The only other two yearlings from his Chesterfield Stud premier draft - a Show A Heart filly and a One Cool Cat colt - joined a growing list of passed-in lots at the sale.
But after interest stalled around $130,000 for his Zabeel-Chablis yearling, bids kickstarted into life with a flurry of $10,000 leaps before two Auckland buyers settled on $175,000.
"I thought that was fair - she was on the market for $150,000," said a relieved Tait back at the barn.
"I'm a lot happier now."
While buyers were celebrating their best playing field for years at Karaka, the flipside impacts on vendors like Tait's boutique Karaka operation.
They can heed Sir Patrick Hogan's pre-sale plea to be realistic and meet the depressed market.

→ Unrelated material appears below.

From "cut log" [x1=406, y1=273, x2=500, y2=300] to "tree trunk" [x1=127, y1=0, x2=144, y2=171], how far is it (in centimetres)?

But as Tait points out, they still have to absorb the shortfall in subsequent months.
"We're clearly realistic about the current financial situation and understand the market, but we haven't got a lot to play with when dealing with smaller numbers," he said.
"We're not disappointed with the results; it's part of business. But I do think it affects smaller vendors more than the larger ones. We don't have the same margin for recovery.
"But we've had some good sales up to this point; we've just got to absorb this. We've got plenty of good horses coming up in the next two sales [the Select and Festival]."
Toward the end of yesterday's final session, the premier average had dipped from last year's record $199,265, to nearer $150,000, with a fall in the clearance rate over the same period from 83 per cent to about 70 per cent.
But Petrea Vela, New Zealand Bloodstock's managing director of sales and marketing, was pleased with the overall result.
"We still had strong competition for the top lots but buyers have been select and they can afford to be in this sort of market," she said.
"We were predicting a 25-30 per cent drop and that's proven to be the case.
"The New Zealand industry has had strong growth in the last few years. We were due a correction and that's what we've seen."
One studmaster said that most vendors expected a fall but many who chose to sell at the Premier sale rather than take their horse back home were taking a loss once stallion service fees and the cost of preparing yearlings were taken into account.